You RELY on DRAWS (since the mana is given).
!!!!!!!!!!!!!!!!!!!! If you DON'T draw well, meanwhile the opponent DOES. You WILL LOSE !!!!!!!!!!!!!!!!!!!!!!!!!
You can't DO ANYTHING to prevent this to happen, since there is NO REASON to save up Mana/Turn for a spell or minion to cast it at the opponents turn (instant spells).
This means if you can't play anything turn 1/2/3/4 (this depends on the deck), you are wasted a turn, because u've done nothing.
This is why this game called Curvestone. Ask any Pro player, they will tell the same.
Or you can be really Skilled in a game and do some Paveling Book Trick.
Hearthstone is okey for casual play, for E-sports is laughable.
Please tell me where is the skill involved in this game? Playing around secrets or what?
every card game has some kind of rng
So you haven't been able to answer my question. Also straight forward calling me retarded, because you can't deal with known facts.
Being a fanboy is one thing, but when you try to shit-talk someone, without any knowledge of the game is next level.
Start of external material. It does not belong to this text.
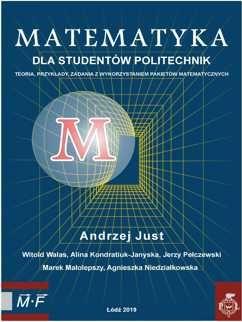 Matematyka dla studentów politechnik. Teoria, przykłady, zadania z wykorzystaniem pakietów matematycznych. Wydanie III (uzup.i popr.)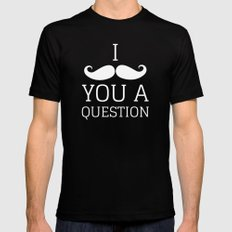 I Mustache You a Question SMALL Mens Fitted Tee Black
Congratulation , there goes a report.
Yes, luck is involved. This is a card came. Luck is always a factor in a card game. But skill matters too.
Also, ladder is not the same as a tournament. Different skill set and much more luck dependent than multiple deck/ban matchs. The consistency with which high level players succeed on the pro-scene does not match the complaint that everything is a coin flip. If it was all luck w/ no skill involved, we wouldn't keep seeing the same names in regional finals. They would be filled with people no one has ever heard of.
I don't even know where to begin... but let's break it down in the simplest terms.
Every turn there is more than one option of play, where the better play will give you a small statistical edge in the game. No pro player will tell you that all of these choices are obvious, they disagree with each other all of the time. When you make a lot of statistically better decisions, you will have a statistically better performance. Sure, some games are out of your control, but others aren't, and that's why a card game should reward consistency more than a single big finish.
Then there is deck building and reading the meta, the very best performers tend to do a little bit more than just netdecking whatever VS says is best, at the last world championship the best performing lineup was the weird control mage lineup that wasn't on anybody's radar beforehand.
Yeah, there is RNG, there is RNG in any competition, but there is more in a card game. That doesn't mean skill isn't a factor.